WHAT TO PRODUCE. Can you continue the column on US criticism of Caribbean governance from where it stops?

SELECTED EXTRACT.
————————
OUR CARIBBEAN: More US bashing for Caricom
I GUESS that the United States of America, as the sole “superpower” nation of the world – even though currently agonising over the limits of its economic and military might in dealing with Russia over the Ukraine – can indulge in sweeping negative claims against small states in our Caribbean region.
Hence, last Saturday, as Caribbean Community (CARICOM) leaders were advancing arrangements for this week’s Inter-Sessional Meeting in St Vincent and the Grenadines, scheduled to conclude yesterday, there came a report out of Washington with a scorching verbal swipe at poor governance “leadership” in this region.
The referenced US State Department report by the Caribbean Media Corporation accused government leaders of the Eastern Caribbean in particular for having “largely failed” to address “official corruption” pertaining to narco-trafficking primarily from Colombia and Venezuela.
Coincidentally, Prime Minister of Dominica, Roosevelt Skerrit, in addressing at the weekend a delegates’ conference of the governing St Lucia Labour Party of Prime Minister Dr Kenny Anthony, was stressing why the Caribbean bloc of states in general would remain supportive and appreciative of Venezuela’s initiated PetroCaribe project.
Currently contending with violent political confrontations at home – which, it claims, enjoy clandestine backing from the United States – the Caracas administration of President Nicolas Maduro has reassured the beneficiary countries of PetroCaribe to maintain, with some variations, this subsidised oil facility while coping with spreading domestic social and economic challenges.
Skerritt, for his part, thought it necessary to remind the conference in St Lucia that both the World Bank and International Monetary Fund had come around to recognising the benefits of this partnership project that is enabling vulnerable economies in this region to cope with current socio-economic challenges.
Be that as it may, there is the harsh reality of Washington-based administrations dismal record of failure to curb America’s own huge domestic consumption of illegal drugs; even as it seeks to combat the enormous narcotics trade and continuing shipments of small arms to the Caribbean region.
The United States, therefore, needs to remind itself of glaring failures to effectively respond to its own unflattering reputation as the world’s biggest consumer of illegal drugs – mix of cocaine, marijuana, heroin and opium – that have resulted in enormous social, economic, social and political consequences for the Greater Caribbean and wider Latin American region.
————————
RECORD SET.
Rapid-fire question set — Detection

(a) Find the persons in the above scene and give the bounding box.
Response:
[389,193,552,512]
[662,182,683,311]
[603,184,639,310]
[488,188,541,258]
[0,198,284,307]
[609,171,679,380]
————————
EXERCISE RESPONSE.
The US – which under administrations of both Republicans and Democrats – had for far too long treated Caribbean and Latin American states as part of its historical “backyard” with variations in rhetoric – should take a deep breath and humbly reflect on the roles of successive Washington administrations’ complicities to combat narcotics trafficking in this hemisphere.
Following the report on latest chastisement by the State Dapartment of claimed corruption by CARICOM governments in relation to the illicit drug trade, I chose to have a reread of chapters of what remains a most definitive book on political and financial corruption involving security and military personnel, as well as key figures in America’s drug enforcement and intelligence agencies (DEA and CIA).
The book, Cocaine Politics – Drugs, Armies And The CIA In Central America, by Peter Dale Scott and Jonathan Marshall, is worthwhile revisiting, or obtaining, by anyone with a keen interest in understanding the mind-blowing political, intelligence, security, military and diplomatic intrigues and human and economic consequences involving Washington administrations’ so-called “war on drugs and terrorism”.
First published back in 1991 by University of California Press, the book, which offers 64 pages of valuable notes and references, is well worth obtaining by anyone with more than a casual interest in the differing roles of the United States to better place in context Washington’s stated commitment to helping the Caribbean/Latin American region combat narco-trafficking and terrorism.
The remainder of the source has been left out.